**Task objective:** Update the lines below so that "grey waste container" reads "gray trash bin", leaving every other word unchanged.

==== Records supplied

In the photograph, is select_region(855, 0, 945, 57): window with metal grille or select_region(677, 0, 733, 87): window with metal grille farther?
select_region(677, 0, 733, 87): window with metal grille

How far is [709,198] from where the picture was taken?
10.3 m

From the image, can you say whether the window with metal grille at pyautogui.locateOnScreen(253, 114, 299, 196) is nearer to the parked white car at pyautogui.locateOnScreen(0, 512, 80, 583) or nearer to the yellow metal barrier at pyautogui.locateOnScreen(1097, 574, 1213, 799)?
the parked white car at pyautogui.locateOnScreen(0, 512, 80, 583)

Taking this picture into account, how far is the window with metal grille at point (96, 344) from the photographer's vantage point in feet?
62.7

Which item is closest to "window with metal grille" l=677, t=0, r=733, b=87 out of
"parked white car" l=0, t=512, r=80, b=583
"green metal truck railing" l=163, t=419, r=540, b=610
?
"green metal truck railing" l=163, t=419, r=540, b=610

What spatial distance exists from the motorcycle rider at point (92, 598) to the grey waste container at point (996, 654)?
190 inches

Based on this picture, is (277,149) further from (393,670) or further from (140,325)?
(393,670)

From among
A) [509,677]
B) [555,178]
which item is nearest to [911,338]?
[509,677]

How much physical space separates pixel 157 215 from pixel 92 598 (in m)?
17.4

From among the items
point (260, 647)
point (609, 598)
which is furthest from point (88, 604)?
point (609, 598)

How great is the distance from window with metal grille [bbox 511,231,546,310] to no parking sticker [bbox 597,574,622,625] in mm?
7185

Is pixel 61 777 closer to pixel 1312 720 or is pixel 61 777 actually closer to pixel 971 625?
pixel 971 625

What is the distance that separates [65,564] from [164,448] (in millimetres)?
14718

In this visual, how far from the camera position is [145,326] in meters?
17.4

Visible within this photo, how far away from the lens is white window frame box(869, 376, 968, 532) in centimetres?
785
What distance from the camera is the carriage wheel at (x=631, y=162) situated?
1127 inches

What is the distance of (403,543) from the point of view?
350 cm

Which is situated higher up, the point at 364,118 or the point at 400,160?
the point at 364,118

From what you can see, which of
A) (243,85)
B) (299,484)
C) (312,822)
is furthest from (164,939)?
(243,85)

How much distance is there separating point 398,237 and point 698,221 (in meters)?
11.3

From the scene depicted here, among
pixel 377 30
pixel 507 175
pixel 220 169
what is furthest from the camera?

========

**Answer to the problem:**
In the photograph, is select_region(855, 0, 945, 57): window with metal grille or select_region(677, 0, 733, 87): window with metal grille farther?
select_region(677, 0, 733, 87): window with metal grille

How far is [709,198] from where the picture was taken?
10.3 m

From the image, can you say whether the window with metal grille at pyautogui.locateOnScreen(253, 114, 299, 196) is nearer to the parked white car at pyautogui.locateOnScreen(0, 512, 80, 583) or nearer to the yellow metal barrier at pyautogui.locateOnScreen(1097, 574, 1213, 799)?
the parked white car at pyautogui.locateOnScreen(0, 512, 80, 583)

Taking this picture into account, how far is the window with metal grille at point (96, 344) from the photographer's vantage point in feet?
62.7

Which item is closest to "window with metal grille" l=677, t=0, r=733, b=87 out of
"parked white car" l=0, t=512, r=80, b=583
"green metal truck railing" l=163, t=419, r=540, b=610
?
"green metal truck railing" l=163, t=419, r=540, b=610

What spatial distance exists from the motorcycle rider at point (92, 598) to the gray trash bin at point (996, 654)?
190 inches

Based on this picture, is (277,149) further from (393,670) or further from (140,325)?
(393,670)

From among
A) [509,677]
B) [555,178]
which item is nearest to [911,338]?
[509,677]

How much physical space separates pixel 157 215 from pixel 92 598 (in m)?
17.4

From among the items
point (260, 647)
point (609, 598)
which is furthest from point (88, 604)?
point (609, 598)

How great is the distance from window with metal grille [bbox 511,231,546,310] to no parking sticker [bbox 597,574,622,625] in mm?
7185

Is pixel 61 777 closer to pixel 1312 720 or is pixel 61 777 actually closer to pixel 971 625?
pixel 971 625

What is the distance that separates [65,564] from [164,448] (in millimetres)?
14718

In this visual, how far from the camera position is [145,326] in meters?
17.4

Visible within this photo, how far away from the lens is white window frame box(869, 376, 968, 532) in centimetres?
785
What distance from the camera is the carriage wheel at (x=631, y=162) situated?
1127 inches

What is the distance of (403,543) from the point of view?
350 cm

Which is situated higher up, the point at 364,118 or the point at 400,160?
the point at 364,118

From what you can see, which of
A) (243,85)
B) (299,484)
C) (312,822)
is furthest from (164,939)?
(243,85)

How much distance is there separating point 398,237 and point 698,221 (in meters)?
11.3

From the scene depicted here, among
pixel 377 30
pixel 507 175
pixel 220 169
what is furthest from the camera?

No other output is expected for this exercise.